После похорон Люка Эвери Сэнди избегала друзей и вечеринок. Долгие часы она просиживала в размышлениях у камина, и на ее лице играли отсветы огня. Ее переполняла боль утрат, и она со страхом и любопытством вглядывалась в таинственное послание. Конечно, она должна передать письмо Люка Дену, но, Боже мой, как же ей хотелось самой разгадать его смысл!

Она позвонила в редакцию новостей, чтобы узнать, не появилось ли у них что-нибудь новое об убийстве Люка Эвери. Ответ был отрицательным; известно только, что колотые раны были нанесены обычным кухонным ножом. Из квартиры исчез портативный телевизор, драгоценности, небольшая сумма денег и еще кое-какие мелочи. Ей убедительно доказывали, что не обнаружено никаких признаков предумышленного убийства. Не прочти она записку Эвери, то, пожалуй, согласилась бы с их доводами.

Ее следующим шагом стал звонок писательнице Сью Риган, которая вместе с Люком работала над книгой о Ли Коннери. Сью была любезна, но немногословна. Она утверждала, что не знает, где Люк мог хранить материалы о деле Коннери. Ее собственные заметки, сказала она, вторичны и не заслуживают внимания. Очевидно, что если она что-нибудь и знала, то держала это в тайне, надеясь в дальнейшем использовать. Сэнди не могла осуждать ее за это. Похоже, Сью Риган была напугана, за это Сэнди тем более не могла ее осуждать. Сэнди никому не говорила о последнем письме Люка. Ей хотелось, чтобы оно так и оставалось одним из фрагментов головоломки, в которой ей еще предстояло разобраться.

Сэнди размышляла и о попытке Люка подкопаться под семейство Хейгов: интересно, удалось ли ему что-нибудь нащупать. Бумаг Хейга в квартире тоже не оказалось. Возможно, Люк хранил их там же, где и записки о деле Коннери, но черт его знает, где этот тайник.

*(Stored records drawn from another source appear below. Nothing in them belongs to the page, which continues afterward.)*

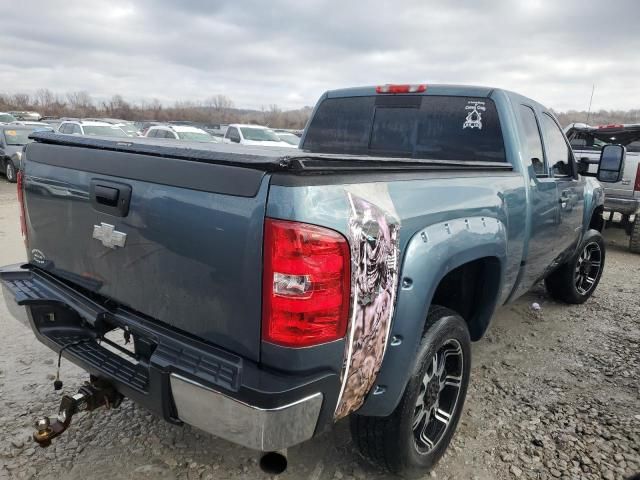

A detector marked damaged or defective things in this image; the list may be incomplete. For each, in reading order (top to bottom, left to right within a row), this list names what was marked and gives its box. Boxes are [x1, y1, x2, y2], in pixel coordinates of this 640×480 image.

rusty body filler patch [336, 185, 400, 420]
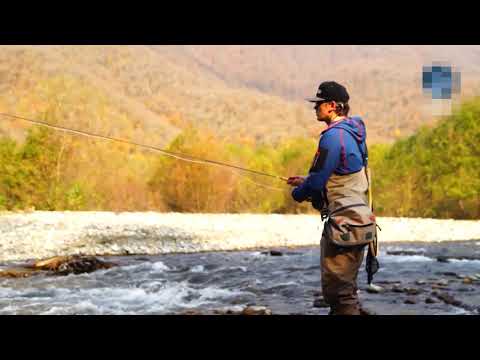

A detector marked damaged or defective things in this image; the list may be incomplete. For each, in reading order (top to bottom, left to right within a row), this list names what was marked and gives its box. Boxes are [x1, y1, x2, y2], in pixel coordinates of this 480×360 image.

bent fly rod [0, 112, 288, 183]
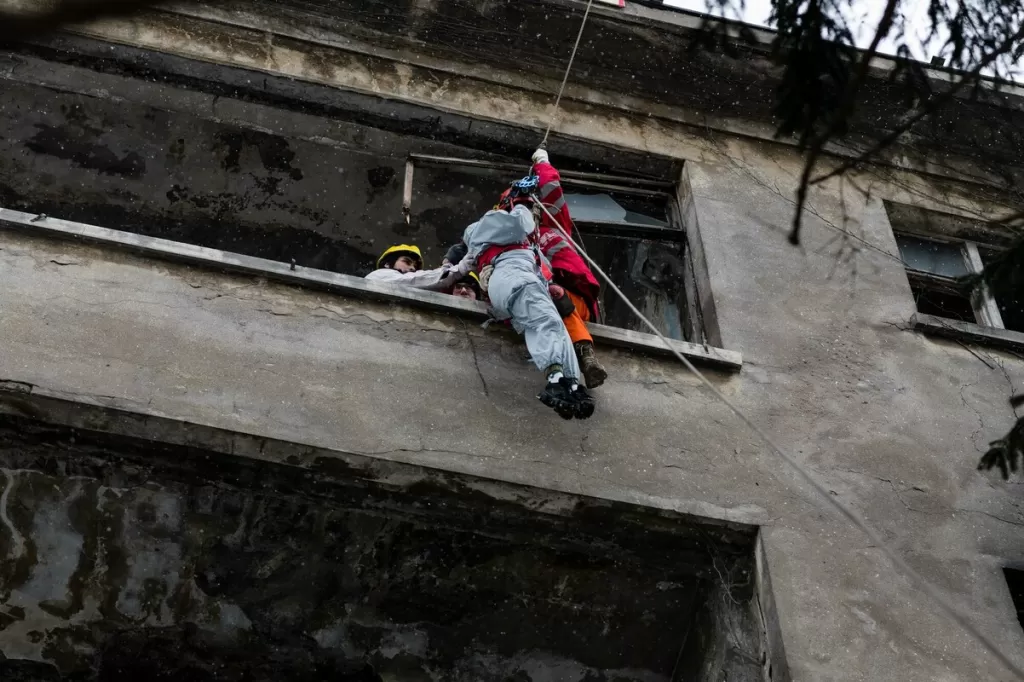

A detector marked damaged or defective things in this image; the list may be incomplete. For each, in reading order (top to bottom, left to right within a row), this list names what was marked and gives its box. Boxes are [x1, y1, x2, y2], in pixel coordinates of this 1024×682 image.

cracked concrete ledge [0, 204, 741, 368]
broken window [407, 153, 696, 339]
broken window [897, 231, 1015, 331]
cracked concrete ledge [0, 378, 761, 532]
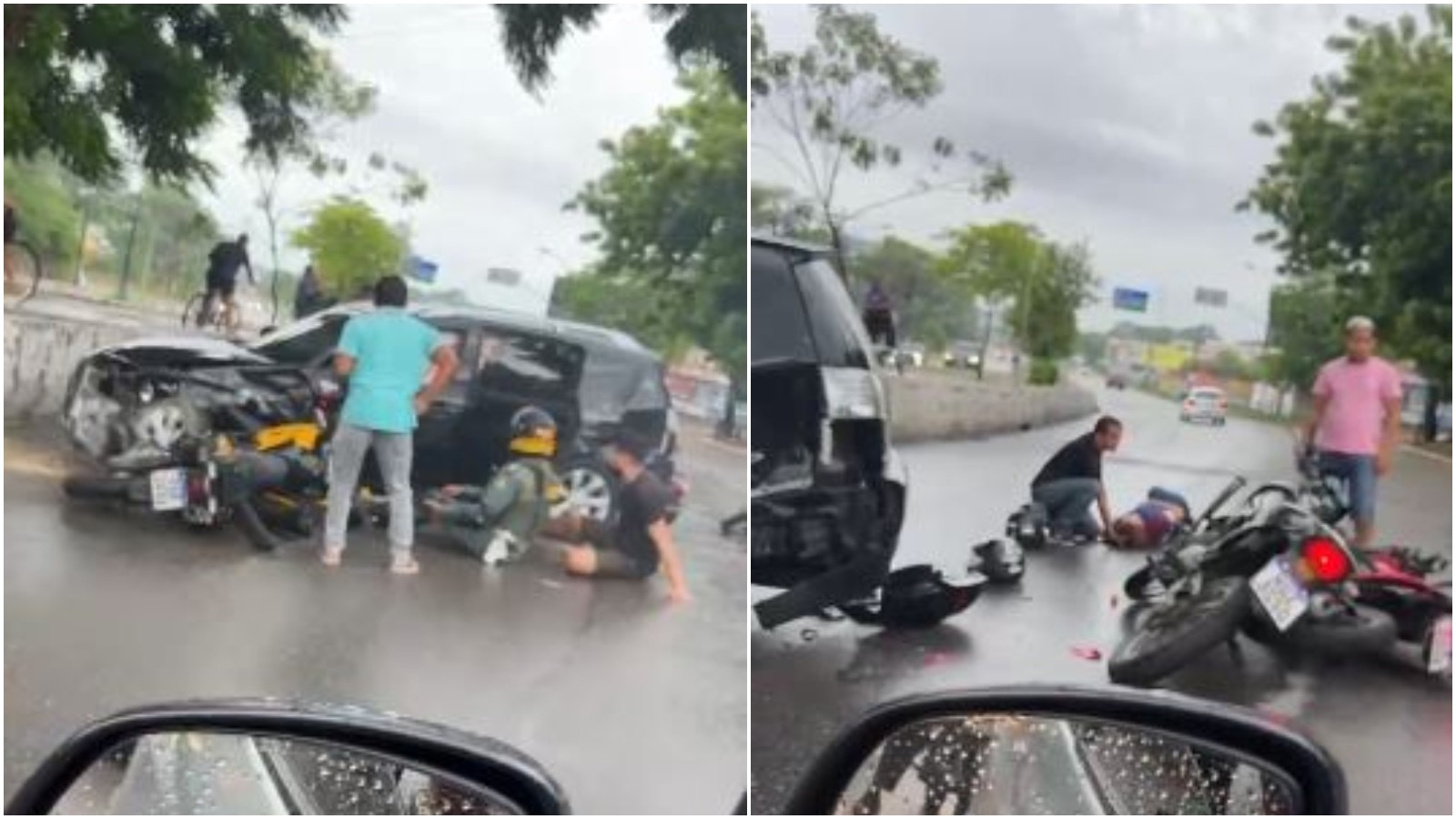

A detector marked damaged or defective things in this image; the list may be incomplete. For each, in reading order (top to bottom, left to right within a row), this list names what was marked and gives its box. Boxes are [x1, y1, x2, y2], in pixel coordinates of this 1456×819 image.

crashed black car [66, 304, 681, 521]
detached vehicle piece [66, 304, 681, 521]
detached vehicle piece [750, 233, 976, 630]
detached vehicle piece [1179, 386, 1230, 426]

Накинув шелковый халат, Сэнди бродила по комнатам, не обращая внимания на гору грязной посуды. Она смотрела на голые деревья за окном и думала, думала… «Смерть Ли Коннери была квалифицирована как случайная. Люк утверждает, что это убийство. Почему же я прячу у себя эту готовую взорваться бомбу? Мне просто непонятно, как подступиться к этому расследованию». Но она должна была разобраться в этом деле и начать действовать. Как Люк. Как Гейб. Или лучше? Она вглядывалась в телевизионный экран, прослушивала магнитофонные записи, вспоминала свою жизнь профессиональной журналистки: факультет журналистики, потом провинциальная газета, работа на местных телестудиях и, наконец, телецентр. Она листала фотоальбомы и перебирала в памяти годы жизни с Гейбом: первые, когда они были любовниками, в его крысиной дыре на Манхэттене, и потом, когда они стали супружеской парой и известными журналистами, в Вестчестере.